Défendre les droits des salariés actifs, chômeurs et retraités

Éditoriaux de FO par Jean-Claude Mailly

La petite conférence sociale s’est déroulée le 19 octobre. La présence de Force Ouvrière a été plus qu’utile. Nous avons été la seule voix critique dans un monde de bien-pensants. Nous avons ainsi, face au président de la République et au gouvernement, rappelé nos analyses, positions et revendications.

L’intervention préalable de Force Ouvrière figure sur notre site Internet.

Ce fut l’occasion, devant le gouvernement, les trois organisations patronales et les trois autres syndicats présents, de fustiger le projet d’accord sur les retraites complémentaires.
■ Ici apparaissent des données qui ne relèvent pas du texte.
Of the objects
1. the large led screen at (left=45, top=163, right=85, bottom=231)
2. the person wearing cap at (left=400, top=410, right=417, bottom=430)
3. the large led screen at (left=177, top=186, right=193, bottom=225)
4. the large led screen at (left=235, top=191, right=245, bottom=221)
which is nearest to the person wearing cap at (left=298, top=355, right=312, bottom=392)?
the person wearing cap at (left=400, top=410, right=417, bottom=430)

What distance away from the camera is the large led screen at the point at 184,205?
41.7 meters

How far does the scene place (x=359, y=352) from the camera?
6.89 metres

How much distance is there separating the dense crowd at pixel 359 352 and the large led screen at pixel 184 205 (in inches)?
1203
Ce projet est inacceptable à plusieurs titres :

• Tous les salariés et retraités vont sérieusement morfler !

En effet, tous les salariés ayant atteint l’âge légal (62 ans) et le nombre de trimestres (41,5) pour liquider à taux plein leur retraite seront, s’ils partent, ponctionnés chaque mois, pendant trois ans, de 10 % de leur retraite complémentaire (50 euros par mois pour une retraite globale de 1 300 euros net mensuels).

Sont aussi concernés les chômeurs, les carrières longues ou les invalides. Les femmes, compte tenu du profil de leur carrière, seront particulièrement touchées.

Cela montre bien que l’accord joue sur la durée et l’âge, soit la double peine. Pour ne pas avoir d’abattement, il faut accepter de travailler un an de plus.

• C’est un accord à lourde connotation politique. En le signant, les syndicats donnent mandat au futur président de la République pour reculer l’âge de départ et/ou allonger encore la durée de cotisation.

• Les retraités vont continuer à avoir un gel de fait de leurs pensions, dont la revalorisation est déplacée du 1er avril au 1er novembre.

Les efforts sont supportés quasiment à 100 % par les salariés et les retraités puisque la légère augmentation de cotisation patronale, à terme, sera compensée par le gouvernement qui baissera les cotisations patronales d’AT-MP.

Le président du Medef peut se réjouir, il l’a d’ailleurs fait publiquement à la conférence sociale en remerciant le gouvernement !

Quant à la CFDT, force est de reconnaître qu’elle sacrifie à nouveau les travailleurs, notamment pour récupérer la présidence de l’Arrco à laquelle Force Ouvrière ne s’est pas présentée.

Le rôle d’un syndicat n’est pas de tordre le cou aux droits des salariés actifs, chômeurs et retraités.